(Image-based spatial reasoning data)
-- BEGIN --

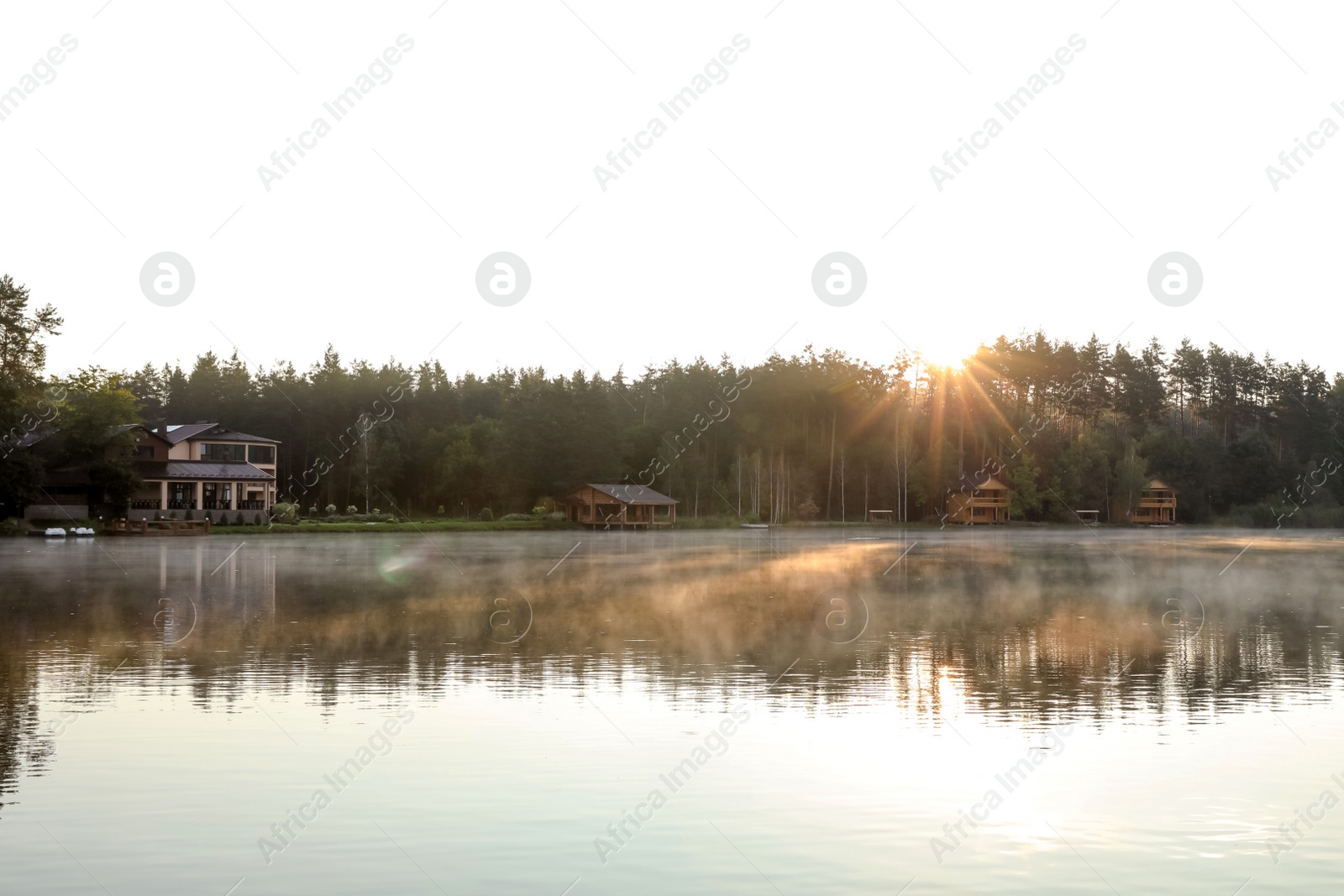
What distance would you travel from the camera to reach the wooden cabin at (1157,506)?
11450cm

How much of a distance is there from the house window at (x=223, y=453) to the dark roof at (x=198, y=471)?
53 cm

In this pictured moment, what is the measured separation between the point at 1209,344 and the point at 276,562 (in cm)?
10963

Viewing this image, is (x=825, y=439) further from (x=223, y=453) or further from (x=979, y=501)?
(x=223, y=453)

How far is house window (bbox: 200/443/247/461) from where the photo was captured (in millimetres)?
89500

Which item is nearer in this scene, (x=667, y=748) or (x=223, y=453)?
(x=667, y=748)

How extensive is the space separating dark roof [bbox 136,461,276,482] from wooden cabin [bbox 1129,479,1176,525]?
7830 centimetres

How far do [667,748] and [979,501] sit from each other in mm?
104129

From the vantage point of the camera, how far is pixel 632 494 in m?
101

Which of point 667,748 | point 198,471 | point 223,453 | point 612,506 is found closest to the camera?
point 667,748

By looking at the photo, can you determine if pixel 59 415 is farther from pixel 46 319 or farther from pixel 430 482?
pixel 430 482

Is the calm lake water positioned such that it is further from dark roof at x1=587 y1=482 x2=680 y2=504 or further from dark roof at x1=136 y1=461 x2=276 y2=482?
dark roof at x1=587 y1=482 x2=680 y2=504

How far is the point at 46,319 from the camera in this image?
68562mm

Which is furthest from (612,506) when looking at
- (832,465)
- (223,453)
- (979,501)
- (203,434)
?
(979,501)

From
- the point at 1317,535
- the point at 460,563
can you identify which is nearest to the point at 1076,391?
the point at 1317,535
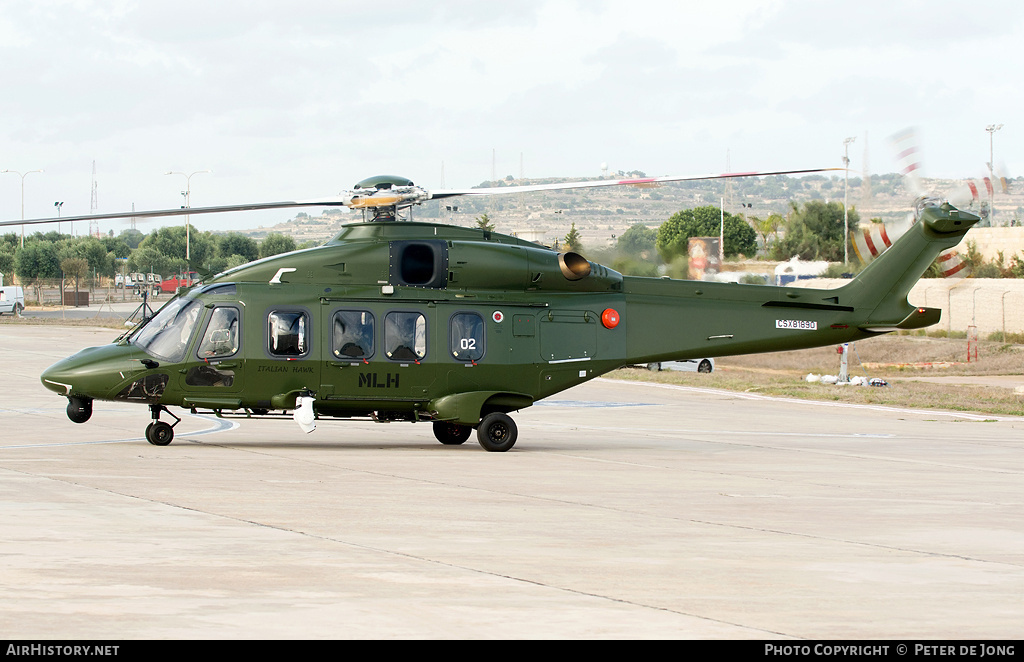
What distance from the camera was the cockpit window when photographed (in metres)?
16.3

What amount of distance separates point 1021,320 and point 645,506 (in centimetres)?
4672

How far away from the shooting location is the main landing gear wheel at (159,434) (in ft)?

-- END --

• What to do: Render the records as a Markdown table with the columns Row and Line, leaving out blank lines and pictures. Begin at the line that has "How far is the" and continue through the end of the records.

• Written answer:
| Row | Line |
|---|---|
| 1 | How far is the point at 46,319 from the camera in this image? |
| 2 | 68562mm |
| 3 | Which is furthest from (612,506) when looking at |
| 4 | - (832,465) |
| 5 | - (223,453) |
| 6 | - (979,501) |
| 7 | - (203,434) |
| 8 | ? |
| 9 | (979,501) |
| 10 | From |
| 11 | - the point at 1317,535 |
| 12 | - the point at 460,563 |
| 13 | can you identify which is nearest to the point at 1076,391? |
| 14 | the point at 1317,535 |
| 15 | What distance from the camera was the cockpit window when photographed (in metres)? |
| 16 | 16.3 |
| 17 | What amount of distance separates point 1021,320 and point 645,506 (in centimetres)? |
| 18 | 4672 |
| 19 | How far away from the shooting location is the main landing gear wheel at (159,434) (in ft)? |